Suppose I told you that I knew for a fact that the following statements were true:
- If you paint yourself a certain exact color between blue and green, it will reverse the force of gravity on you and cause you to fall upward.
- In the future, the sky will be filled by billions of floating black spheres. Each sphere will be larger than all the zeppelins that have ever existed put together. If you offer a sphere money, it will lower a male prostitute out of the sky on a bungee cord.
- Your grandchildren will think it is not just foolish, but evil, to put thieves in jail instead of spanking them.
You’d think I was crazy, right?
Now suppose it were the year 1901, and you had to choose between believing those statements I have just offered, and believing statements like the following:
- There is an absolute speed limit on how fast two objects can seem to be traveling relative to each other, which is exactly 670,616,629.2 miles per hour.

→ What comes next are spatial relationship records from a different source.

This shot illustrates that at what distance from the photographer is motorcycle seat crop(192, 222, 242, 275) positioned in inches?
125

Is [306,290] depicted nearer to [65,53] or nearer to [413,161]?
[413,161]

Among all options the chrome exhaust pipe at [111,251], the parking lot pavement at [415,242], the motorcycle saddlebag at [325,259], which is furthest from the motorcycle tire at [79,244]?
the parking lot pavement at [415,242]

If you hop on board a train going almost this fast and fire a gun out the window, the fundamental units of length change around, so it looks to you like the bullet is speeding ahead of you, but other people see something different. Oh, and time changes around too.
- In the future, there will be a superconnected global network of billions of adding machines, each one of which has more power than all pre-1901 adding machines put together. One of the primary uses of this network will be to transport moving pictures of lesbian sex by pretending they are made out of numbers.

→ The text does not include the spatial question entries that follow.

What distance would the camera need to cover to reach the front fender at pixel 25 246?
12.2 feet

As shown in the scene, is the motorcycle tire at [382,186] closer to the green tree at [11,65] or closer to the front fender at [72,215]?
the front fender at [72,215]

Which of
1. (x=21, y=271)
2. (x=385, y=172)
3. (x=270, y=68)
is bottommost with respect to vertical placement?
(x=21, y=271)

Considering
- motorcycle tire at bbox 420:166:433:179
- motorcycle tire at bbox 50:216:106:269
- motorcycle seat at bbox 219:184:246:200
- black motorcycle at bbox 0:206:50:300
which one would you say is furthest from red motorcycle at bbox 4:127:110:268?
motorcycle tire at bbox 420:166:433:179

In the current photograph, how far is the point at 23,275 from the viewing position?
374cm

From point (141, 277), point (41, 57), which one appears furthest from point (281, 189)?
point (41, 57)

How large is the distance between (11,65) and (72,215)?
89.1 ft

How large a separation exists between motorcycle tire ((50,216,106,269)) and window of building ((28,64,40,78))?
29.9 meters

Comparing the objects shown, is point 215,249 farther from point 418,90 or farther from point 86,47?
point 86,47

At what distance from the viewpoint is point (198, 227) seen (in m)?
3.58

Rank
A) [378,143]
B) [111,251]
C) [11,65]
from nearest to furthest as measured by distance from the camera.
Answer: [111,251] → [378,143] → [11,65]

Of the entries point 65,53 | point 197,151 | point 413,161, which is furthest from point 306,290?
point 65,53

- Your grandchildren will think it is not just foolish, but evil, to say that someone should not be President of the United States because she is black.

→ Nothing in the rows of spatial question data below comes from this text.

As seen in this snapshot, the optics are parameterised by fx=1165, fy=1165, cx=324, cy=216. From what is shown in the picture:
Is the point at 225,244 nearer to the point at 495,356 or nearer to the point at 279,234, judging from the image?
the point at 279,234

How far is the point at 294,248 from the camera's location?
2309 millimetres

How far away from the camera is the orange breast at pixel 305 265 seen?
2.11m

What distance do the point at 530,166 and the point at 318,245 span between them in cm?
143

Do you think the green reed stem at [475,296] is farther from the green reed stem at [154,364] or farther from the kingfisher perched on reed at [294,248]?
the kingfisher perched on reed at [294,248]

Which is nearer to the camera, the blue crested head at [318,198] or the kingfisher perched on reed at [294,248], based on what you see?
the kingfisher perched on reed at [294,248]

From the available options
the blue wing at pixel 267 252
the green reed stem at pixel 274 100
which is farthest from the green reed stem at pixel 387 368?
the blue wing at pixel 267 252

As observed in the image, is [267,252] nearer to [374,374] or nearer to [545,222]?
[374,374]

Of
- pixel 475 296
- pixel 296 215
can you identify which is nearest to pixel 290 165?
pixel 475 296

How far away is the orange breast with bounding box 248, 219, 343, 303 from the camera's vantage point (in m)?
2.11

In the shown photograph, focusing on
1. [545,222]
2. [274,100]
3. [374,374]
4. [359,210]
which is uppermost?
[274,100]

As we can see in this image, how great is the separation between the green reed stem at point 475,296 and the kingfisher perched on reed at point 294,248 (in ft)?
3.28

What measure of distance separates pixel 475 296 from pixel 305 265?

Based on a comment of Robin Hanson’s: “I wonder if one could describe in enough detail a fictional story of an alternative reality, a reality that our ancestors could not distinguish from the truth, in order to make it very clear how surprising the truth turned out to be.”1
Maybe some kind of hindsight bias is at work, but I think I would have found Statement 2' a lot less crazy than Statement 2: the latter requires there being several billion male prostitutes, which (assuming that less than 20% of all males will be prostitutes and about 50% of all people will be male) would require a world population of several tens of billions.
(One of the main reasons why I would've found Statement 1' very unlikely is the “exactly 670616629.2” part, but I'm sure that was not your point: I'm sure you would assign a much lower prior to “I (army1987) generated a random 32-bit number a few minutes ago and it was 735,416,352” than to “... and it was more than 1 billion”, but you won't be shocked to know only the former is true. So I'll pretend it said “between 600 and 700 million miles per hour” instead.) I think I would've found Statement 1 crazier than 1', too: the idea that one particular colour (within the convex hull of the set of all colours I've seen before) has quasi-magical powers but an ever-so-slightly bluer or greener one has no weird properties at all sounds pretty bizarre to me (and possibly unfalsifiable, if there exist infinitely many colours), in a way that the idea that there is a speed (several orders of magnitude larger than anybody ever experienced) such that weirder and weirder things happen the closest you get to it wouldn't.
Statement 2 is more plausible than you think. Given the stated sizes of the spheres, it's highly unlikely that they exist solely as prostitute storage units. I'd suggest that they're aerial habitats, and prostitutes are just one of their many exports to the surface. They also offer really awesome bungee rides.
Alternatively, they could be organism production facilities, and the prostitutes are produced on site upon being ordered. They also offer pet velociraptors and colorful ponies.